The Ministry of Shipping in India is organizing a workshop titled ‘Promoting Coastal Shipping and Inland Navigation in India’ in Bhubaneswar, Odisha state today.
This is the second in a series of workshops the Ministry plans to hold over the next 6-8 months to create awareness about the Sagarmala programme amongst the stake holders and to engage with them. The first such workshop was held on 9th June, 2017 in New Delhi under the theme ‘Accelerating Sagarmala Implementation – Engaging with States’

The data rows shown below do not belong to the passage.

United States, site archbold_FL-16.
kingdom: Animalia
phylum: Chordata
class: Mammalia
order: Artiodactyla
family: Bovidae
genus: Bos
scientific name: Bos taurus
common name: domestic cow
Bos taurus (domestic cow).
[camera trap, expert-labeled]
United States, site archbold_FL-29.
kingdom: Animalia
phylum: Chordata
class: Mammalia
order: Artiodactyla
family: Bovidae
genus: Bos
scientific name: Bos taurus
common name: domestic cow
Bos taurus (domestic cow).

The main objective of tomorrow’s workshop in Bhubaneswar is to increase awareness about coastal shipping and inland navigation, with the purpose of increasing their modal share in the logistical modal mix from the current level of approximately 6 percent to about 12 percent by 2025 under Sagarmala
India’s 7500 kms of coastline and almost 14,000 kms of navigable rivers provide the perfect platform for the development of integrated water based transport system for domestic and EXIM freight as well as passenger transport.
The promotion of coastal shipping and inland navigation will help to reduce the congestion on the road and rail network
. The transportation of cargo through coastal shipping
and inland water navigation is also very cost effective.

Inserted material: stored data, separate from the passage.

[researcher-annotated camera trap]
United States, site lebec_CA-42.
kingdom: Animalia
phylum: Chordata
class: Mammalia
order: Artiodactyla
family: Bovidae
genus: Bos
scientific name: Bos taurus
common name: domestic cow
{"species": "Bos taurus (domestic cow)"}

It is estimated that the cost per ton per kilometer of moving cargo through the coastal or inland navigation route can be sixty percent to eighty percent cheaper than moving the cargo through rail or road. One of the other benefit of coastal shipping and inland navigation is that it is more environment friendly than the other modes of transportation.
In order to promote inland navigation, 111 inland waterways across 24 states have been declared as National Waterways (NWs) under the National Waterways Act, 2016. These will be developed and utilized as environment friendly and sustainable modes of transport.

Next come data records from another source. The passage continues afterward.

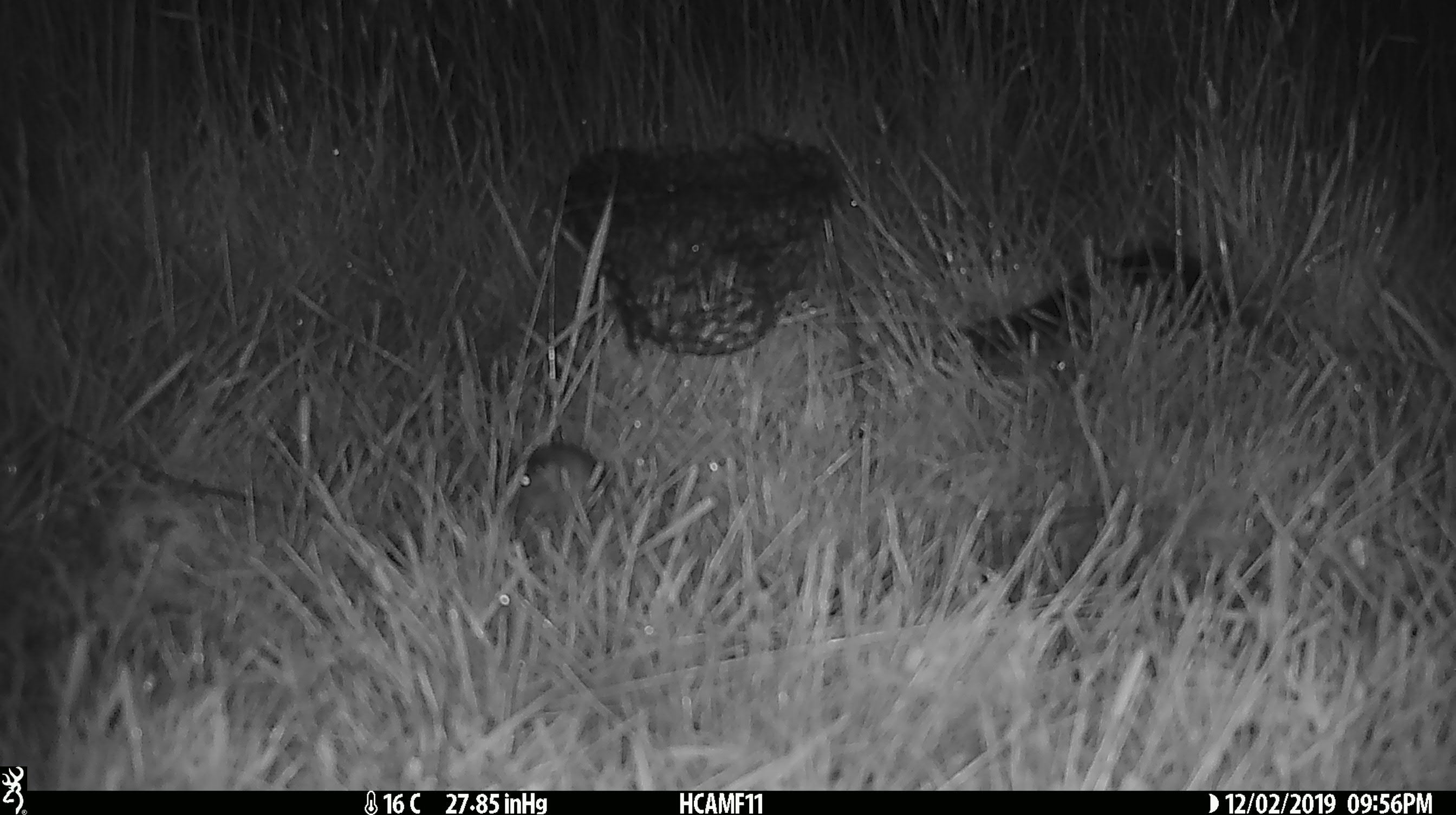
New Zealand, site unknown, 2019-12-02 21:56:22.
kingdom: Animalia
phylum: Chordata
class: Mammalia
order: Rodentia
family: Muridae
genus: Mus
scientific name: Mus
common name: mouse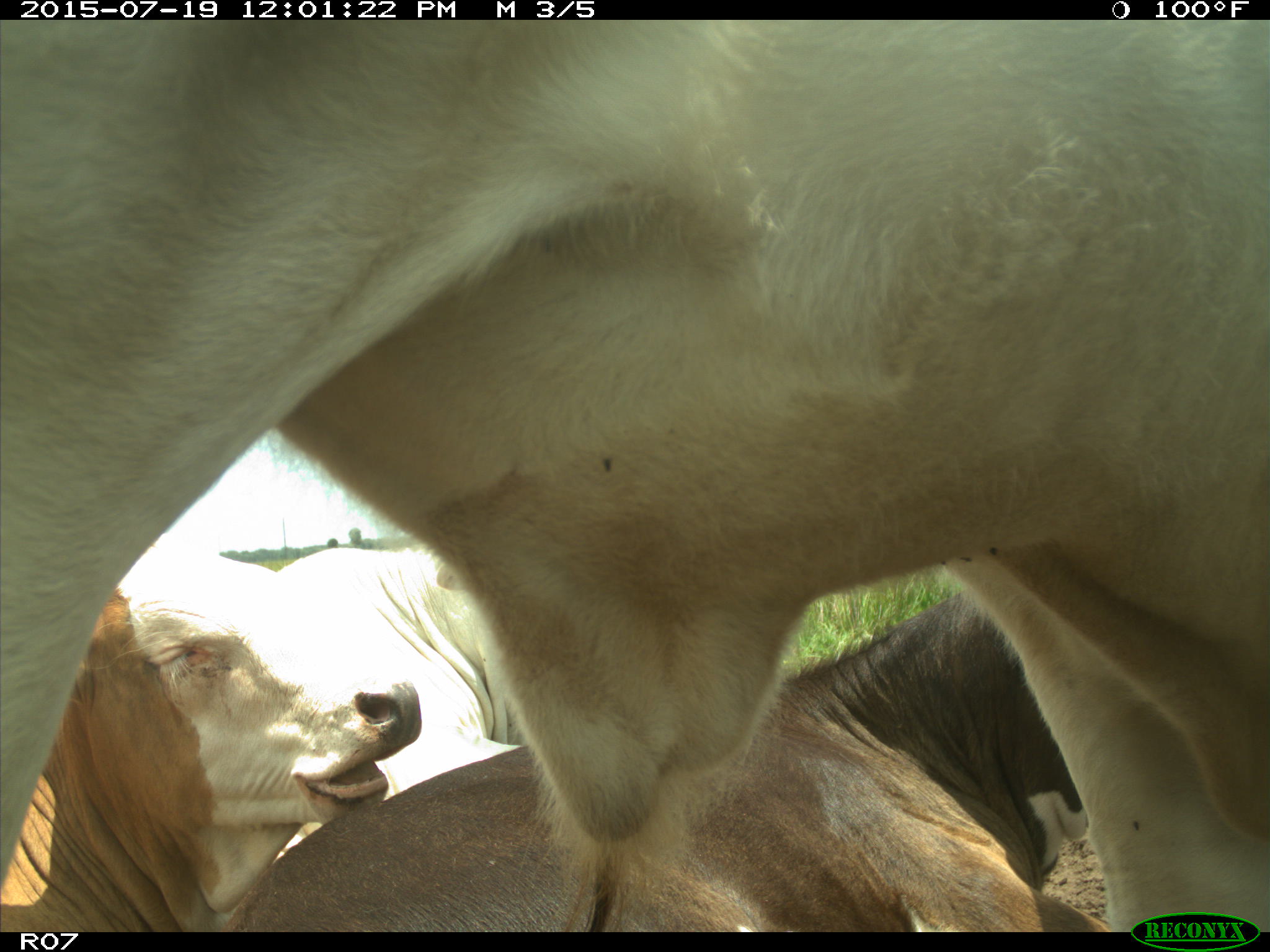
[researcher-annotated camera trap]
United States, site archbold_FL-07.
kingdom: Animalia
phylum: Chordata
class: Mammalia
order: Artiodactyla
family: Bovidae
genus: Bos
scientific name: Bos taurus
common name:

National Waterway-5 covers the state of Odisha and a part of West Bengal. It runs a total length of 623 km of which 91 km is within West Bengal and the remaining 532 km is in Odisha. The stretches from Talcher to Dhamra on the Brahmani River is particularly very important as it will also serve the coalfields in Talcher and Ib Valley of Mahanadi Coalfields Limited (MCL).
Indian Port Rail Company Limited (IPRCL), a company under the Ministry of Shipping is also developing a heavy haul rail corridor from Talcher to Paradip. This will help to add 80 MTPA of thermal coal through shipping of coal from mines in Odisha to power plants in Southern and Western states through Paradip Port
& Dhamra Ports.
The workshop will be inaugurated by the A. P. Padhi, Chief Secretary, Government of Odisha in the presence of Alok Srivastava, Special Secretary, Ministry of Shipping and will be attended by other officials from Ministry of Shipping, Major & Non-major Ports, Indian Port Rail Corporation Limited and other stakeholders.